[Entries from a data source]

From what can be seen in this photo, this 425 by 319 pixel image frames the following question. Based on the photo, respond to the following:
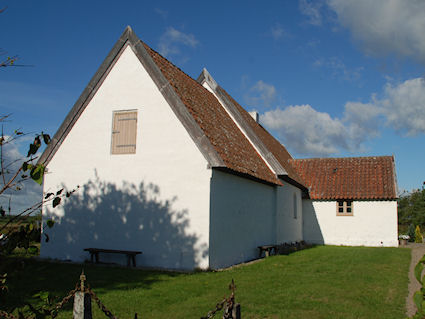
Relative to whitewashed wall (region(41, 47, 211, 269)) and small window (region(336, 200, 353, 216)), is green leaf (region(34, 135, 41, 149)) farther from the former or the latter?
small window (region(336, 200, 353, 216))

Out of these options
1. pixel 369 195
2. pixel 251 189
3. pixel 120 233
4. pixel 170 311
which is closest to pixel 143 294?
pixel 170 311

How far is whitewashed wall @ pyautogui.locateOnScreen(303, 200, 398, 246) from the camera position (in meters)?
23.4

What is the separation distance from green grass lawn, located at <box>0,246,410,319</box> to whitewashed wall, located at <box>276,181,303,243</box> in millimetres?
5629

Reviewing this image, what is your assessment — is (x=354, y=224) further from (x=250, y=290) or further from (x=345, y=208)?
(x=250, y=290)

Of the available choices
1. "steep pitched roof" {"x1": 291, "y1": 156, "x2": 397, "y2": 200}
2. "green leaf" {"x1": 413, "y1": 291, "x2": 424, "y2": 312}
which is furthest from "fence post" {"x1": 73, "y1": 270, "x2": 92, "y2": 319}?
"steep pitched roof" {"x1": 291, "y1": 156, "x2": 397, "y2": 200}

WHAT IS BEING ASKED -> Copy every entry above word for word, leaving out the picture.

RESULT OF THE TASK ->
From what can be seen in this photo, this 425 by 319 pixel image frames the following question. Based on the photo, respond to the following:
Relative to whitewashed wall (region(41, 47, 211, 269)) and small window (region(336, 200, 353, 216)), is green leaf (region(34, 135, 41, 149)) farther from the former or the latter?
small window (region(336, 200, 353, 216))

Out of these options
1. pixel 369 195
2. pixel 251 189
3. pixel 120 233
4. pixel 170 311
which is closest to pixel 143 294?
pixel 170 311

How far is whitewashed wall @ pyautogui.locateOnScreen(303, 200, 398, 246) from the camera position (in meters)?
23.4

What is the separation distance from green grass lawn, located at <box>0,246,410,319</box> to whitewashed wall, located at <box>276,181,303,243</box> in millimetres?
5629

Reviewing this image, what is your assessment — is (x=354, y=224) further from (x=250, y=290) or further from (x=345, y=208)?
(x=250, y=290)

Of the available choices
1. "steep pitched roof" {"x1": 291, "y1": 156, "x2": 397, "y2": 200}
2. "green leaf" {"x1": 413, "y1": 291, "x2": 424, "y2": 312}
which is furthest from "fence post" {"x1": 73, "y1": 270, "x2": 92, "y2": 319}?
"steep pitched roof" {"x1": 291, "y1": 156, "x2": 397, "y2": 200}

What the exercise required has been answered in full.